CONSIGNE ▸ Citez mot pour mot le passage de l'extrait sur l'arrêt de la Cour de justice de l'UE qui s'ouvre sur les mots « La Cour de justice de l’Union » et se clôt sur « l’indemnisation des victimes. ».

La Cour de justice de l’Union européenne a reconnu juridiquement, mercredi 21 juin, l’existence de liens entre le vaccin contre l’hépatite B et la sclérose en plaques : « proximité temporelle » entre l’administration du vaccin et la survenance de la maladie ; « absence d’antécédents médicaux de la personne » ; multiplicité de cas similaires répertoriés. Si elle n’invoque pas de preuve scientifique, la Cour reconnaît un «faisceau d’indices suffisants » pour ouvrir un droit à l’indemnisation des victimes.

C’est une première qui crée un précédent juridique majeur. « Jusqu’ici, pour les vaccins recommandés comme celui de l’hépatite B, les victimes devaient prouver la défectuosité du produit : autrement dit, c’était quasi impossible, précise Catherine Gaches, présidente du Revahb (Réseau vaccin hépatite B). Désormais, les avocats et victimes vont pouvoir s’appuyer sur une jurisprudence pour prétendre à une indemnisation. Et ce sera à un juge de décider, après étude du dossier individuel. » Une brèche juridique s’ouvre pour toutes les victimes d’un accident vaccinal : même si chaque cas fera l’objet d’une instruction particulière, il leur sera plus facile de porter leurs dossiers devant les juges nationaux.

« Il s’agit d’une sorte de “présomption de culpabilité”, en l’absence de tout consensus scientifique, explique Didier Lambert, président de l’association de victimes E3M qui milite pour des vaccins sans aluminium. Lorsque les alertes scientifiques autour d’un vaccin sont fortes, la réponse des autorités sanitaires devrait être de financer la recherche pour en savoir plus. Mais ce n’est pas le cas. Alors on se tourne vers la justice. La décision de la Cour de justice de l’UE permet en ce sens de dépasser une situation de blocage. » C’est le cas de W., vacciné contre l’hépatite B en 1998, diagnostiqué de la sclérose en plaques en 2000, et décédé par la suite, qui est à l’origine de la décision. Pour ses proches, le vaccin de Sanofi est responsable de sa maladie. Ils ont porté son dossier devant la cour d’appel de Versailles, puis devant la Cour de cassation, qui a finalement saisi la Cour de justice de l’UE.

DONNÉES ENREGISTRÉES ▸
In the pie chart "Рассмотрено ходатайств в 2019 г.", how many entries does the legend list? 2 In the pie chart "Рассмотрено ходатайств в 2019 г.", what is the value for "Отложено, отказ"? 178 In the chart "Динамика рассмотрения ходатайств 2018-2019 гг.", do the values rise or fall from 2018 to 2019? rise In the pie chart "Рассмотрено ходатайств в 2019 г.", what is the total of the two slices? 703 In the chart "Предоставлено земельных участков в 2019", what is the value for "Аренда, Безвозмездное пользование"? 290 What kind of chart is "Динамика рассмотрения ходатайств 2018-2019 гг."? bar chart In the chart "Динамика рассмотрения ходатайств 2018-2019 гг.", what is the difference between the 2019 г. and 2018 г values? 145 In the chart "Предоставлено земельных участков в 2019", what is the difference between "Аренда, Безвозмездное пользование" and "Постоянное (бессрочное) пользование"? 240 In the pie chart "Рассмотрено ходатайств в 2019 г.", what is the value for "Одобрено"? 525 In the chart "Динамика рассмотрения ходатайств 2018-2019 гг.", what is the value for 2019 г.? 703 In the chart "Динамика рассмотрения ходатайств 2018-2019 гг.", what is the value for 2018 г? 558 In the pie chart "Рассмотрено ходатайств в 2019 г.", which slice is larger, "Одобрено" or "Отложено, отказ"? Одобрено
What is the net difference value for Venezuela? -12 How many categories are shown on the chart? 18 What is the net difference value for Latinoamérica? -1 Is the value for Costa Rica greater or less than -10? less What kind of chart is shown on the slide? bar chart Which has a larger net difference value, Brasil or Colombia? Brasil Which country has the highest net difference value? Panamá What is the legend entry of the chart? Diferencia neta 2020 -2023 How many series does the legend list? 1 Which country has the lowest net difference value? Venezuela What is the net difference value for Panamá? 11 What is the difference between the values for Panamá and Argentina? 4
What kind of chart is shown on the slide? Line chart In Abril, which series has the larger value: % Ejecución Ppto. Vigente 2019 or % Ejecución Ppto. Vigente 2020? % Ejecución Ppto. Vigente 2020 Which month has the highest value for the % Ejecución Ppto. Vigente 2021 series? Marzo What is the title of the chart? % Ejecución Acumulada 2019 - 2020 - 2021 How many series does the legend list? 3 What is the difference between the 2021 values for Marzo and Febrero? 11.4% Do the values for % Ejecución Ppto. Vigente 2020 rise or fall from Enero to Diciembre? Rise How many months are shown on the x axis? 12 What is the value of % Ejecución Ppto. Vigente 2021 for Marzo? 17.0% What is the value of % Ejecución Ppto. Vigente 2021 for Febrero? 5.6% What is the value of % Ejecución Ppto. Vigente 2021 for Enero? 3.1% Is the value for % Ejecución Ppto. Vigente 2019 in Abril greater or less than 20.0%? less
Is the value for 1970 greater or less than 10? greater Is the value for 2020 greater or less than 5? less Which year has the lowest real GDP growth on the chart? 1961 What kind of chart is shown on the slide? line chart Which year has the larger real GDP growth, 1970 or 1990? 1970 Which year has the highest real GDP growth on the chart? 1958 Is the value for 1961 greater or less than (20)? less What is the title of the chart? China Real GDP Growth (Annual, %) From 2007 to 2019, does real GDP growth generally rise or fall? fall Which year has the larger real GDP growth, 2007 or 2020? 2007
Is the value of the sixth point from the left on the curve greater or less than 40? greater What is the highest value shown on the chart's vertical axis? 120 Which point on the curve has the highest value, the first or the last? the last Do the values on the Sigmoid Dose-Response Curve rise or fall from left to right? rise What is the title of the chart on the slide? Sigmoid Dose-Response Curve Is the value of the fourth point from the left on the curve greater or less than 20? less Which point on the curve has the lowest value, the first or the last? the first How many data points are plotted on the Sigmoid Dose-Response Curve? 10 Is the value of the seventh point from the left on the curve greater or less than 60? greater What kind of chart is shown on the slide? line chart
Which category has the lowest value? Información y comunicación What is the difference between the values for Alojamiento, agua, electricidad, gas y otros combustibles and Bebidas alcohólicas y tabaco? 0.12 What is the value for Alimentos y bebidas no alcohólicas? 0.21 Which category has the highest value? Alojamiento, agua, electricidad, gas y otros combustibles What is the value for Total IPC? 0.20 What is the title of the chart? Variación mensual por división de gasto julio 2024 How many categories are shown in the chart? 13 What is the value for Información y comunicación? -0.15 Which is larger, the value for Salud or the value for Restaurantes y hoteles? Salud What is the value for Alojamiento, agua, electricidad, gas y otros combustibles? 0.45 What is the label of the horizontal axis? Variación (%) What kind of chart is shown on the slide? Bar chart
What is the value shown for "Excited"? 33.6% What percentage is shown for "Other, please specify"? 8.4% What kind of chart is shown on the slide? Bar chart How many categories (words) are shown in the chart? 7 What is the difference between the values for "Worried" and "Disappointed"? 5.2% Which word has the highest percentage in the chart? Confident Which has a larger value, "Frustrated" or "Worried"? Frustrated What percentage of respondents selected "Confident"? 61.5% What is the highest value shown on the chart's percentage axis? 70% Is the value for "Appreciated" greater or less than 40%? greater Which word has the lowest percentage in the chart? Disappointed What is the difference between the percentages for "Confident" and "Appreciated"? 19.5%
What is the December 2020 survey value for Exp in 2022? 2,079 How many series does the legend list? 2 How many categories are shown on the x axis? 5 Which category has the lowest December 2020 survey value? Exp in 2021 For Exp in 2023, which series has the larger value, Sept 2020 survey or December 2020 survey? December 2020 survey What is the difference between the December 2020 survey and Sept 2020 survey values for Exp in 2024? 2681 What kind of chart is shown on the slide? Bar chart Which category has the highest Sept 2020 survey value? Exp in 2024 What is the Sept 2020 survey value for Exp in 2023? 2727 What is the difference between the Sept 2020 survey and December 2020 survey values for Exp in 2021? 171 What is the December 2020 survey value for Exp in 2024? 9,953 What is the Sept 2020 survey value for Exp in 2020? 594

CORRIGÉ ▸
La Cour de justice de l’Union européenne a reconnu juridiquement, mercredi 21 juin, l’existence de liens entre le vaccin contre l’hépatite B et la sclérose en plaques : « proximité temporelle » entre l’administration du vaccin et la survenance de la maladie ; « absence d’antécédents médicaux de la personne » ; multiplicité de cas similaires répertoriés. Si elle n’invoque pas de preuve scientifique, la Cour reconnaît un «faisceau d’indices suffisants » pour ouvrir un droit à l’indemnisation des victimes.